Now, this is intuitive to those of us who work in agriculture. The 2007 Census of Agriculture shows that from 2002 to 2007, the average age of the U.S. farmer increased from 55.3 to 57.1. But while their children are getting involved in the farms and more city folks are moving to the country, it is important to remember to cater to a aging population that is just as interested in outdoor power equipment.
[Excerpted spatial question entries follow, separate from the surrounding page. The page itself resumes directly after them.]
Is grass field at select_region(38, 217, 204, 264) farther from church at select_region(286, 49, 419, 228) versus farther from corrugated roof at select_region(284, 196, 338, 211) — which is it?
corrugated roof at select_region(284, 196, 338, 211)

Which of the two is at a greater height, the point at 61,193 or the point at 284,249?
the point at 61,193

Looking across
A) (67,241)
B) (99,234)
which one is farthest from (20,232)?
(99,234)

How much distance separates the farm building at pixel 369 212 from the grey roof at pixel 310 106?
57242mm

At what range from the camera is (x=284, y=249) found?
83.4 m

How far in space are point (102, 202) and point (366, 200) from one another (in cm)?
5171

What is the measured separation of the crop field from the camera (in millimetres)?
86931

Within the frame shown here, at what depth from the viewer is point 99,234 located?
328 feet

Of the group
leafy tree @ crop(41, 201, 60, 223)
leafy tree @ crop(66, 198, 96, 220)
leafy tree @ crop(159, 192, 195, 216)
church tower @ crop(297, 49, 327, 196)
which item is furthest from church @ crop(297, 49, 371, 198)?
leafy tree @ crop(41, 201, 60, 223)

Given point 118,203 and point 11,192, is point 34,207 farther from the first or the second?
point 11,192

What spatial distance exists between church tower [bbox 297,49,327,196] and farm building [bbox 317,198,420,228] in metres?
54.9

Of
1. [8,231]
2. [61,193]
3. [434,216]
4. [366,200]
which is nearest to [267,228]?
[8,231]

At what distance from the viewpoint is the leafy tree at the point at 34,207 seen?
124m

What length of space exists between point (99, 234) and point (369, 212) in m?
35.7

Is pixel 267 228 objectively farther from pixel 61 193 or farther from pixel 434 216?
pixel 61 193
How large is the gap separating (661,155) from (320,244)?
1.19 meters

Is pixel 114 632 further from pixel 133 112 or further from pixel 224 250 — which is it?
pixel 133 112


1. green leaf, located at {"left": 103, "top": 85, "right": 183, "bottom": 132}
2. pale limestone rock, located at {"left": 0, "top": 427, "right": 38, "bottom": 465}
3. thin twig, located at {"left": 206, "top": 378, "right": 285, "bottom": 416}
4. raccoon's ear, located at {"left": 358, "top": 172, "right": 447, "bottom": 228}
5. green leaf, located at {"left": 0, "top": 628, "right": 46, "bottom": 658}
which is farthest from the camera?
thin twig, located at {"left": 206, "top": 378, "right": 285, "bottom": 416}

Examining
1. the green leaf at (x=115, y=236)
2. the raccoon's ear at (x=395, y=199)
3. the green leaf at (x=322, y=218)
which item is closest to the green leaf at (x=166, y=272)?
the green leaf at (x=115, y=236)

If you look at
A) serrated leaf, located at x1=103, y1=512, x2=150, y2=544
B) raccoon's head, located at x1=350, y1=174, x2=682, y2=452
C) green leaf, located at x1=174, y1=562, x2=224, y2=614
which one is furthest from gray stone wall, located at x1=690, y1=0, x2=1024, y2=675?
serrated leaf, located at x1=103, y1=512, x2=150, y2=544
Online, The Final Frontier

One piece of advice you likely repeat to customers like a mantra is that they need to always use the right tool for every job. The same applies for your dealership. Your toolbox should include an online presence. According to the NPD Group, increasing amounts of the $5.3 billion spent annually on outdoor power equipment, $1.7 billion on power tools and $1.3 billion on hand tools come from online purchases. That’s not to say you need to sell equipment online. But a marketing presence is becoming increasingly important, particularly as high-speed Internet spreads into rural America. According to Appeconomy.com, for example, 43% of farmers own a smart phone, so not only are they using the Internet on their home computer, they are accessing the Web on their mobile devices. You can bet consumers moving to the country are bringing their smart phones with them. Be there to answer their call, by phone or Internet.

Michael Turley is the CEO of Osborn & Barr, an agriculture-focused PR and advertising agency. He leads the agency’s Equipment Practice Group, which represents some of agriculture’s largest machinery and tire companies.